Software is just one link in the chain through which facilities get paid. "This is more of a change than people realize," says Ms. Mena. The other key players and potential weak links include your facility, which must be conversant enough with the new codes to collect all the charges it's entitled to; billing services or claims clearinghouses, which must understand and comply with the new rules and formats in handling their clients' charges; private payors, which aren't yet converting from ASC groupers to APC codes, leading to possible confusion over where newly available charges fall on their fee schedules; and Medicare itself, the prime mover behind the seismic change.
At the Surgery Center at Mount Zion, as at surgical facilities nationwide, it remains to be seen how well the billing process adapts to Medicare's new rules. Ms. Mena notes the importance of using software designed specifically for surgery center billing.
"Primarily, the ASCs who experience problems will be working off of programs designed for the office practice setting, not the surgery center setting," she says. They differ significantly in structure and operation, with practice billing software set up only to collect fees for professional services, supplies and drugs, while surgical billing software collects for facility fees.

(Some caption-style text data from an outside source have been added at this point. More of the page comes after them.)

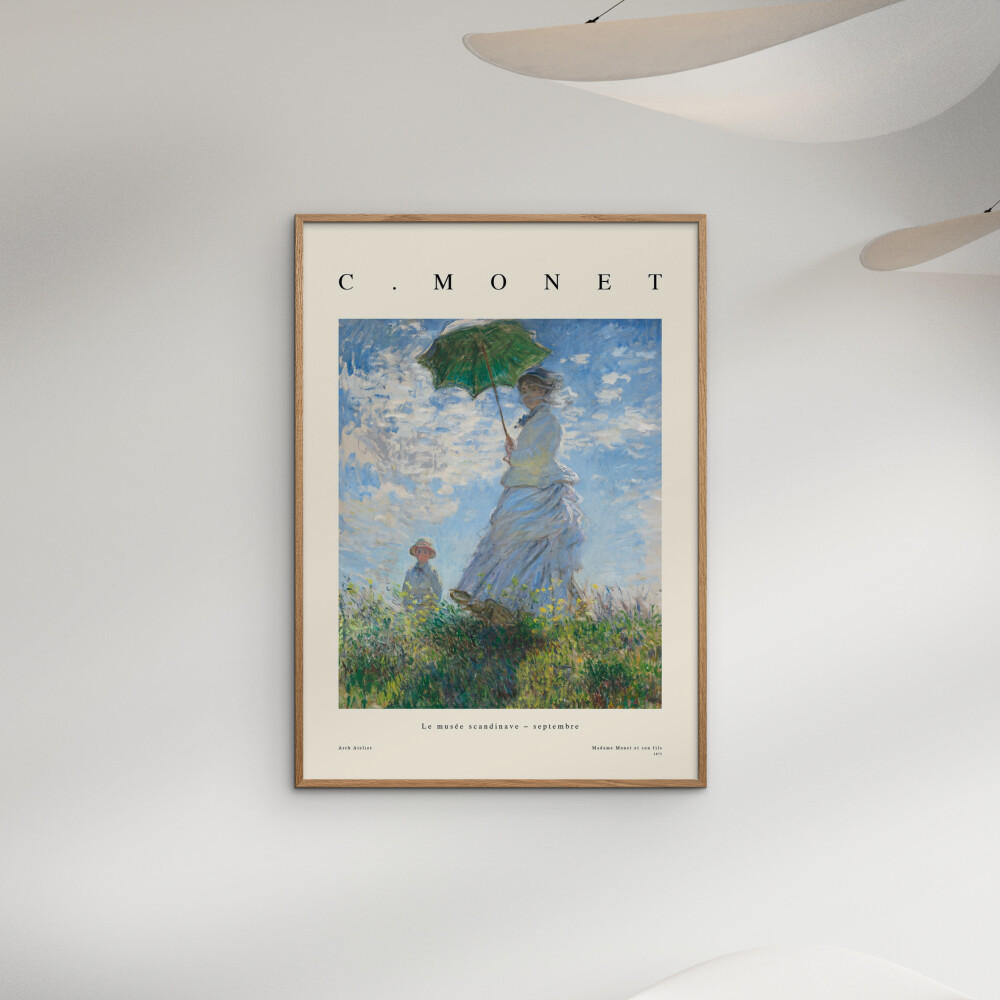 POSTER mit Rahmen Arch Atelier - Madame et son fils - Blau/Eichefarben, Holz/Papier (70/100cm) - Poster&Frame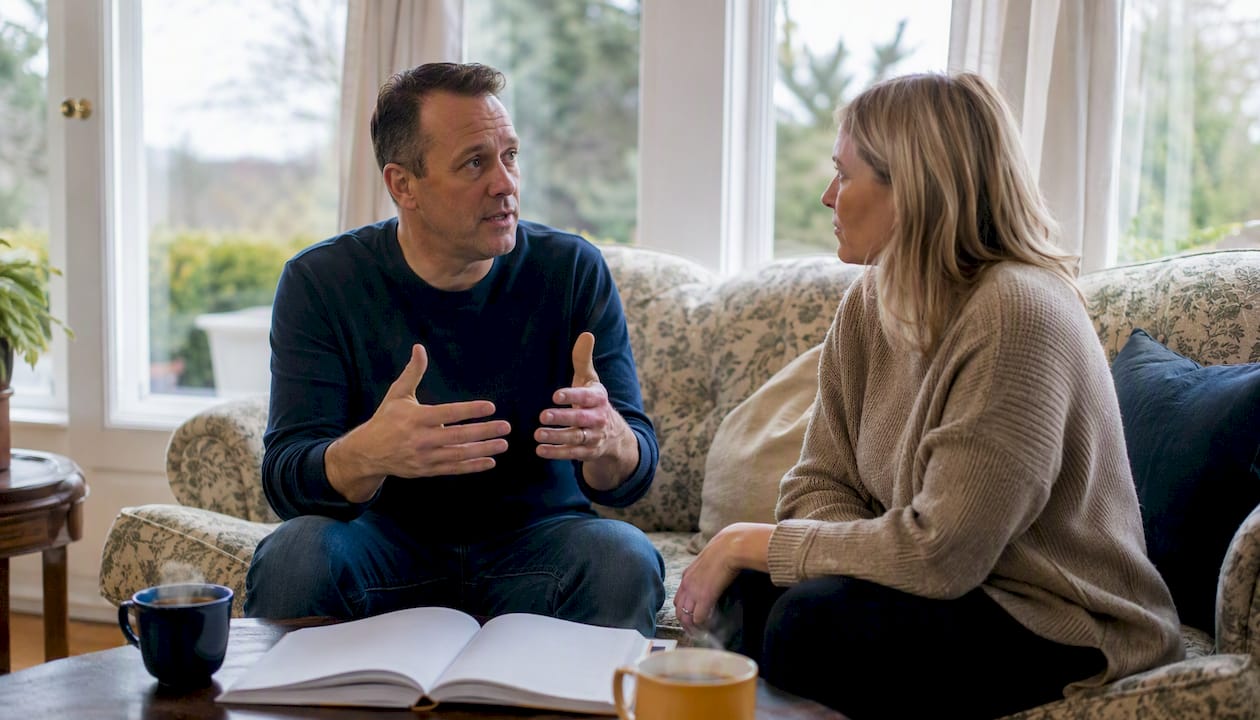 Couple practicing I-statements in conversation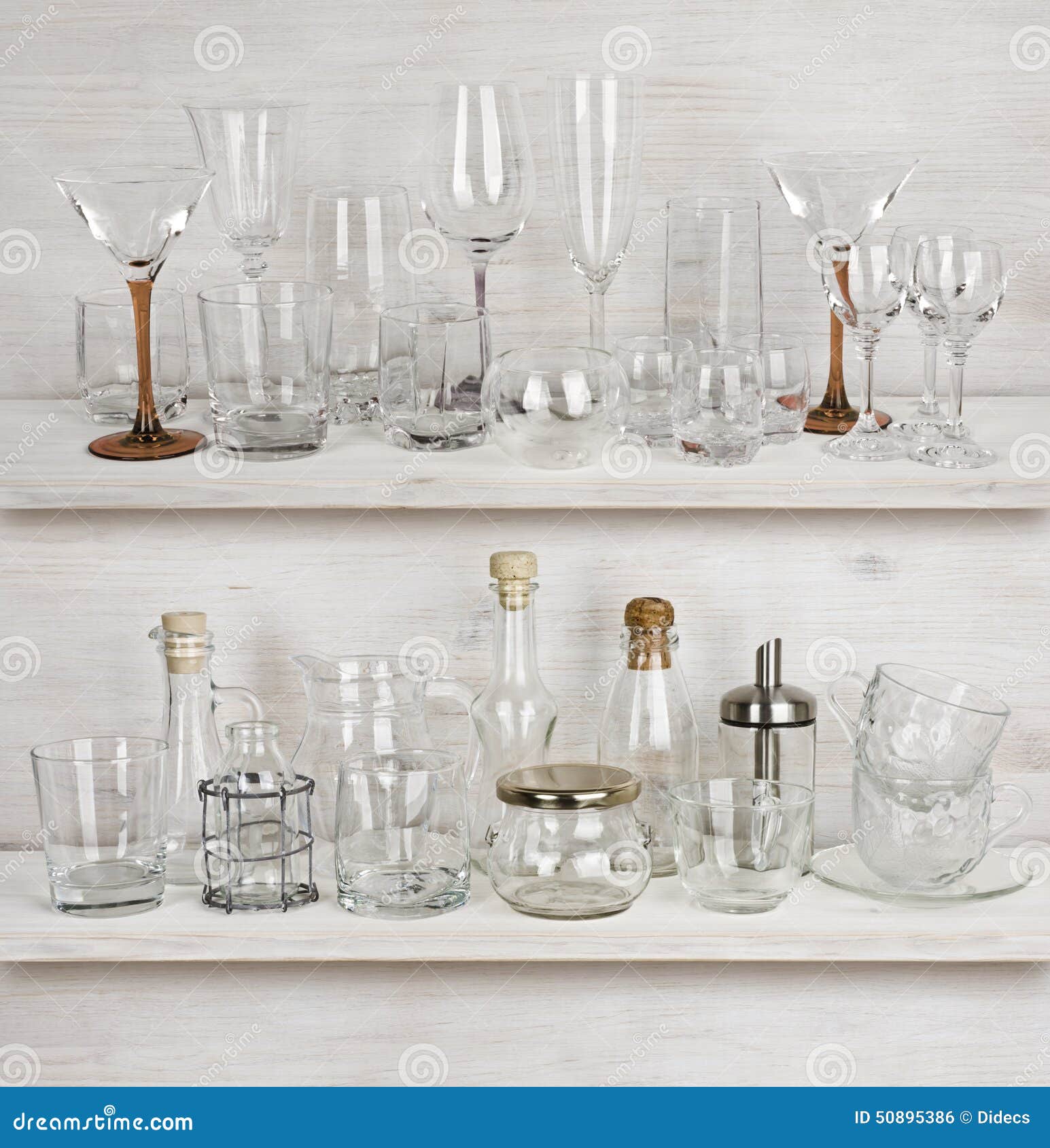 Various Glassware Collection on Wooden Shelves Stock Photo Image of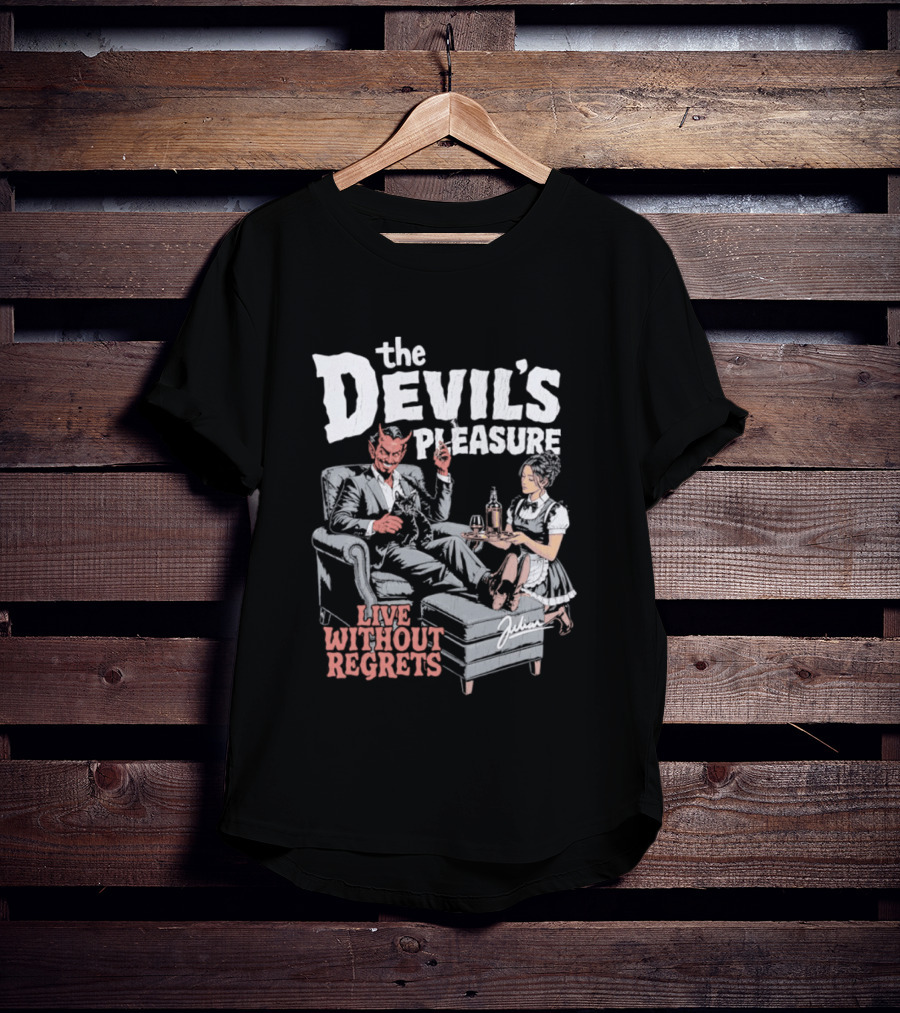 The Devil's Pleasure Live Without Regrets Vintage Lounge Scene T-Shirt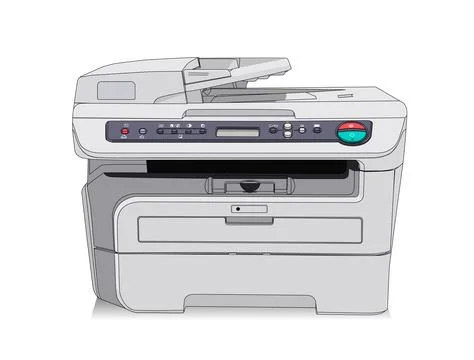 White copier or printing machine 库存插图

Besides verifying that their software is loaded with, accepts and is regularly updated with the new APC numbers, administrators should see to it that their staff is familiar with the codes as well. Fearing that a high number of claims may be incorrectly paid, Ms. Mena urges business offices to audit their returns carefully. She also suggests ensuring a cash reserve. "One thing that many centers are doing is building up sufficient cash on hand to make sure they can cover their expenses for 45 or 60 days in the event of first-quarter delays." Some are even devising a measured plan for postponing the center's Dec. 30 distributions, just in case the cash is needed.
These suggestions aren't necessarily pessimism, but rather what-if scenario planning, she says. Your own facility's business office may be as current as possible, but other links in the chain may cause problems, and it never hurts to have contingency plans in place. "I hope I'm pleasantly surprised," says Ms. Mena.